Stored data:
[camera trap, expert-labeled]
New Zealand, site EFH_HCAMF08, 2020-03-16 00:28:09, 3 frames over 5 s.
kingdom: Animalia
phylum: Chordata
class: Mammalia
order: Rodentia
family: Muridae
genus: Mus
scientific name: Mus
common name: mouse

Problem statement:
Line by line, set the records above down again exactly.

Task response:
[camera trap, expert-labeled]
New Zealand, site EFH_HCAMF08, 2020-03-16 00:28:09, 3 frames over 5 s.
kingdom: Animalia
phylum: Chordata
class: Mammalia
order: Rodentia
family: Muridae
genus: Mus
scientific name: Mus
common name: mouse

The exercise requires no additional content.